4. Investir dans le contenu de marque orienté "réponse". Quand l'IA recommande un produit, elle le fait souvent dans un contexte (un repas, une occasion, un régime alimentaire). Les marques qui alimentent les détaillants avec du contenu contextuel, des recettes, des suggestions d'utilisation et des associations de produits, seront celles que l'IA recommande en premier.
En résumé
L'épicerie en ligne au Québec n'est plus un canal secondaire. Avec des croissances de 10 à 26 % et des investissements massifs en infrastructure et en IA, c'est un canal stratégique qui redéfinit la façon dont les consommateurs découvrent et achètent des produits alimentaires.

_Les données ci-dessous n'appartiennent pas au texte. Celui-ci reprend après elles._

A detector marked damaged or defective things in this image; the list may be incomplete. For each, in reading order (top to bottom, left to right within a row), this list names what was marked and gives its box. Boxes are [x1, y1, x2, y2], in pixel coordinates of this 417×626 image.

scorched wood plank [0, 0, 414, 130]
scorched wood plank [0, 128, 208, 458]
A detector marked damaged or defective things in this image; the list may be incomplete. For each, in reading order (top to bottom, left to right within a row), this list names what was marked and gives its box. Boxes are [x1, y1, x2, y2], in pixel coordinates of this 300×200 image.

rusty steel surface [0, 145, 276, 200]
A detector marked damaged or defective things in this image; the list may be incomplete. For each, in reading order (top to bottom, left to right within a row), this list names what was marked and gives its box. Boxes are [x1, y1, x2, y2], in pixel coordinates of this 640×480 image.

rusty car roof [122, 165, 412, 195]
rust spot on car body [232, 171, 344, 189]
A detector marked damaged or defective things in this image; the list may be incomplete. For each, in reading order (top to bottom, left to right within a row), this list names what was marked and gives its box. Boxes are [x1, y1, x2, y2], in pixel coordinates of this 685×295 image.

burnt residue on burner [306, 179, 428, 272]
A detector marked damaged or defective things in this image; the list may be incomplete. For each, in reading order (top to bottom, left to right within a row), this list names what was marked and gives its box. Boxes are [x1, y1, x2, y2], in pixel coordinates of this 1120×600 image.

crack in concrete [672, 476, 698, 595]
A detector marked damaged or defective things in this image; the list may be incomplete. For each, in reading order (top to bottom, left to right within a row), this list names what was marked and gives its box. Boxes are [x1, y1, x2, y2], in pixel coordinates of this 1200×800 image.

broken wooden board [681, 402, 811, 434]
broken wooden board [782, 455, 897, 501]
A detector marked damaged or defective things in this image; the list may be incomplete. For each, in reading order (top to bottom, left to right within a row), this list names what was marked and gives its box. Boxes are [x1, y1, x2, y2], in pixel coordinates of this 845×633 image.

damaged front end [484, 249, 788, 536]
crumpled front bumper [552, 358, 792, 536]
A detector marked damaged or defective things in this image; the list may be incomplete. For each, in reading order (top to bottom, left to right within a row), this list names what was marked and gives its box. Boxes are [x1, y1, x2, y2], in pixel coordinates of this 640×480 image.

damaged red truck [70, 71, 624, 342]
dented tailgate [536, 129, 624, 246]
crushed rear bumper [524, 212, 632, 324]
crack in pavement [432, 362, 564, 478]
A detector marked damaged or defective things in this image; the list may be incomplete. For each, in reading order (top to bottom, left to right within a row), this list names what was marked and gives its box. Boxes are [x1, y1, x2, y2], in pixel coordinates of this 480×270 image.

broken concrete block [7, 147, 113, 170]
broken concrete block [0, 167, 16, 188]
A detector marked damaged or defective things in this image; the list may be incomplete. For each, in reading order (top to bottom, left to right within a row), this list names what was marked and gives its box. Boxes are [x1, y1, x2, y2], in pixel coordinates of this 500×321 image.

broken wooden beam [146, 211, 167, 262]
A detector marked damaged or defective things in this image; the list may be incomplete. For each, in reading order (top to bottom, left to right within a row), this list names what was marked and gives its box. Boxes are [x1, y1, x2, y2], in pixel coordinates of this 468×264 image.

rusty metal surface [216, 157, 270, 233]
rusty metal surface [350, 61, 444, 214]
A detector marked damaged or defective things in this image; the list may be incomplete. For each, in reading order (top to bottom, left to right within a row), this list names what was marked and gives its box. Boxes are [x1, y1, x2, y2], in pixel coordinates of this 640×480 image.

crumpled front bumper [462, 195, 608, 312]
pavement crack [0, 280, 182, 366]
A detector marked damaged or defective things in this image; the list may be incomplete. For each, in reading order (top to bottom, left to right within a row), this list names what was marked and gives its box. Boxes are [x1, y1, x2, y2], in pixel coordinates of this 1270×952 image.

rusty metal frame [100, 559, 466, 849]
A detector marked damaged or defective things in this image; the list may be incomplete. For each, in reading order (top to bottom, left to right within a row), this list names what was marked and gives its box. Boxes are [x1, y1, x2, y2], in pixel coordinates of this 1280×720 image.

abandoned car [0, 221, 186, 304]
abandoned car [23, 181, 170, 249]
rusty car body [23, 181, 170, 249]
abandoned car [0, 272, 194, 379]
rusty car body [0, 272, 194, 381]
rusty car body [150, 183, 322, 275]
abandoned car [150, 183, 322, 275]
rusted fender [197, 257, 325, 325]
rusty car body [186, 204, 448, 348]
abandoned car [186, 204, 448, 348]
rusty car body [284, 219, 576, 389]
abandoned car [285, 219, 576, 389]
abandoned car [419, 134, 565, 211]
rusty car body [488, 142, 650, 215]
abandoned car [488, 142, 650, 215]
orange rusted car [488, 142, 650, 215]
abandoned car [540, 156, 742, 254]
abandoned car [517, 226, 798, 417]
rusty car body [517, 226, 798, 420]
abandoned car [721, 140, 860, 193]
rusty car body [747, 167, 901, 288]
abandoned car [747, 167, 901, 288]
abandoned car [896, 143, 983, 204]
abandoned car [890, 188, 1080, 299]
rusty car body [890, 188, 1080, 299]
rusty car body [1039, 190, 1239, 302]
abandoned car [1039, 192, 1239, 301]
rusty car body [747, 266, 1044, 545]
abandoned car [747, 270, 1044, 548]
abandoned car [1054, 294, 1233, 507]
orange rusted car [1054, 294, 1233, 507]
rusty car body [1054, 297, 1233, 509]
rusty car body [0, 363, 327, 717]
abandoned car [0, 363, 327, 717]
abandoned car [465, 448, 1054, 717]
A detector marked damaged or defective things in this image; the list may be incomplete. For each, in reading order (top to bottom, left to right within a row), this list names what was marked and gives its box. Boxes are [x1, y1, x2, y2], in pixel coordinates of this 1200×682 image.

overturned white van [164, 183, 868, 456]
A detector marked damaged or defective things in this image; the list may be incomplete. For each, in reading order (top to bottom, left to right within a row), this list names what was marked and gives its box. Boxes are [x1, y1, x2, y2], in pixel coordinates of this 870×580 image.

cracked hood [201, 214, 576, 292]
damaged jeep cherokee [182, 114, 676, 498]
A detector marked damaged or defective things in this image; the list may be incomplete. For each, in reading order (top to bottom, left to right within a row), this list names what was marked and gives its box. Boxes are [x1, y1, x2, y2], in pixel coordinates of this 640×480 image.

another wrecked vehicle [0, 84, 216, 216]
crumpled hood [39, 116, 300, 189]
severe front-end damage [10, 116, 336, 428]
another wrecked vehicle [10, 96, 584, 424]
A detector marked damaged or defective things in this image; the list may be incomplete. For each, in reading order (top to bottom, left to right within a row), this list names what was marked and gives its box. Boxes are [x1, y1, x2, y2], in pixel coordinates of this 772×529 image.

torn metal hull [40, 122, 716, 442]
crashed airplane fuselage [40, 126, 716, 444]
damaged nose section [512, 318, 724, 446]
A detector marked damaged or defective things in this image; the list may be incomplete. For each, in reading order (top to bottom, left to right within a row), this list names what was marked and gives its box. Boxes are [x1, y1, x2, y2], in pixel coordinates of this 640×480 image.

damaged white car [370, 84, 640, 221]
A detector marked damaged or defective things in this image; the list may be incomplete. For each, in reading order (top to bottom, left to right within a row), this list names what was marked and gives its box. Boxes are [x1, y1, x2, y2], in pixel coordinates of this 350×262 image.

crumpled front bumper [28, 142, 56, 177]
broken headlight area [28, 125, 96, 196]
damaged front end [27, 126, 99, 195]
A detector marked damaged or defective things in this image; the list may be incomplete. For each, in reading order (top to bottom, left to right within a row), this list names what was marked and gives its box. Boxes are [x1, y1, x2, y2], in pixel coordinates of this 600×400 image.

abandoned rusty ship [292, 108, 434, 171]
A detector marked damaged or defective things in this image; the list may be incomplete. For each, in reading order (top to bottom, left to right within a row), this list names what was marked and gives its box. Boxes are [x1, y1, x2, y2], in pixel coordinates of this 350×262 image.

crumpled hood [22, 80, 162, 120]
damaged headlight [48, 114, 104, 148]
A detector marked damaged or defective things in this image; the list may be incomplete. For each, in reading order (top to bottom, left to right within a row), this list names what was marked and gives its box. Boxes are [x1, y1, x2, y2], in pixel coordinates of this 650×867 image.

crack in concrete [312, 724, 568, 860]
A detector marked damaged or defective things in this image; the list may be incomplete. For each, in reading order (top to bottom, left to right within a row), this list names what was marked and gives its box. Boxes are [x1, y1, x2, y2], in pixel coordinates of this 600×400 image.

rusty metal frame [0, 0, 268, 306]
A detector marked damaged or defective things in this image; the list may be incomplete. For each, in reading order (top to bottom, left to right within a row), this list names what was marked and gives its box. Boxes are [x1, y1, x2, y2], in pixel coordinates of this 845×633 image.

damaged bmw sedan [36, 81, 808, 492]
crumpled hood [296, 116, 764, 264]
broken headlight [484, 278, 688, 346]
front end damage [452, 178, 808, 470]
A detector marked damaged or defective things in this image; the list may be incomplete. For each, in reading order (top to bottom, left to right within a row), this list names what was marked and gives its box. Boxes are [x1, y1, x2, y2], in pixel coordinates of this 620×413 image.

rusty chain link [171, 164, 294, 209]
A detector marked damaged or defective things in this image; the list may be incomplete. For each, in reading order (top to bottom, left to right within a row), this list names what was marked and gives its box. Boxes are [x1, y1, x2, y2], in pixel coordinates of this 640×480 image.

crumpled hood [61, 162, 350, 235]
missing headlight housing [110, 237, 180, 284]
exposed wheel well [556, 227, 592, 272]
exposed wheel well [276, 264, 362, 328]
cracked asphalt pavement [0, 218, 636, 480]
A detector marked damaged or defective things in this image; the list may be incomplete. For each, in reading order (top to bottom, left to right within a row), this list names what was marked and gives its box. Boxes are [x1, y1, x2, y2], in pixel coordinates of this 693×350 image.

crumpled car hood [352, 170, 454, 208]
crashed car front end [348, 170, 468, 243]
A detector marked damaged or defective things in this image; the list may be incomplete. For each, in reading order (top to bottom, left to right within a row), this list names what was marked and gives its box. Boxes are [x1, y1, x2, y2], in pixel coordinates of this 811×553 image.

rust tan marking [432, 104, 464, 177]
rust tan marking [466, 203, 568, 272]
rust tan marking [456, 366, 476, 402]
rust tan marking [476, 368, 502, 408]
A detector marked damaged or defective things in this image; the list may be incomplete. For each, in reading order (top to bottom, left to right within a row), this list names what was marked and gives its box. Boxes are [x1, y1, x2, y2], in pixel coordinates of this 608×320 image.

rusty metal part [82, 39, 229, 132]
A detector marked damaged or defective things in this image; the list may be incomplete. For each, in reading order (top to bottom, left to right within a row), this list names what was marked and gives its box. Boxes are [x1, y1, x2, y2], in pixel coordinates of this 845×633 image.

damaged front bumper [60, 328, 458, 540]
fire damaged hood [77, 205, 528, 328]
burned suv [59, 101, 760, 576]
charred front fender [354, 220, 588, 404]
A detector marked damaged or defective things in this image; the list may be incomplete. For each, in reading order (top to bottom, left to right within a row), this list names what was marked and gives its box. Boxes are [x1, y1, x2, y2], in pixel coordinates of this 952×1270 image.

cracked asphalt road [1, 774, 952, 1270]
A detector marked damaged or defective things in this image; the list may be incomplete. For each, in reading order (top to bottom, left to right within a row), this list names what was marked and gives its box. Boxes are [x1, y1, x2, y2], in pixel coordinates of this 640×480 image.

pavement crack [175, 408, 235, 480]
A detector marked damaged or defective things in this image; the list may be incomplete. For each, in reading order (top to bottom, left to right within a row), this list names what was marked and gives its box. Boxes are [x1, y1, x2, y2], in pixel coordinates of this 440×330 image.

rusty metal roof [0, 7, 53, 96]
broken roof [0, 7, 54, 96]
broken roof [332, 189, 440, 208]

Mais la croissance ne doit pas masquer la fragilité du modèle économique. Les coûts de livraison restent élevés, les marges de contribution sont rarement analysées avec rigueur, et la stratégie de perte volontaire pour dominer le marché n'est soutenable que pour une poignée d'acteurs.
Pour les marques CPG, le message est double. D'un côté, la bataille pour la visibilité se joue désormais autant dans les algorithmes de recommandation que dans les allées du magasin. De l'autre, vos partenaires détaillants vont chercher à protéger leurs marges sur ce canal, et les conditions commerciales vont évoluer en conséquence. Se préparer, c'est comprendre les deux côtés de cette équation.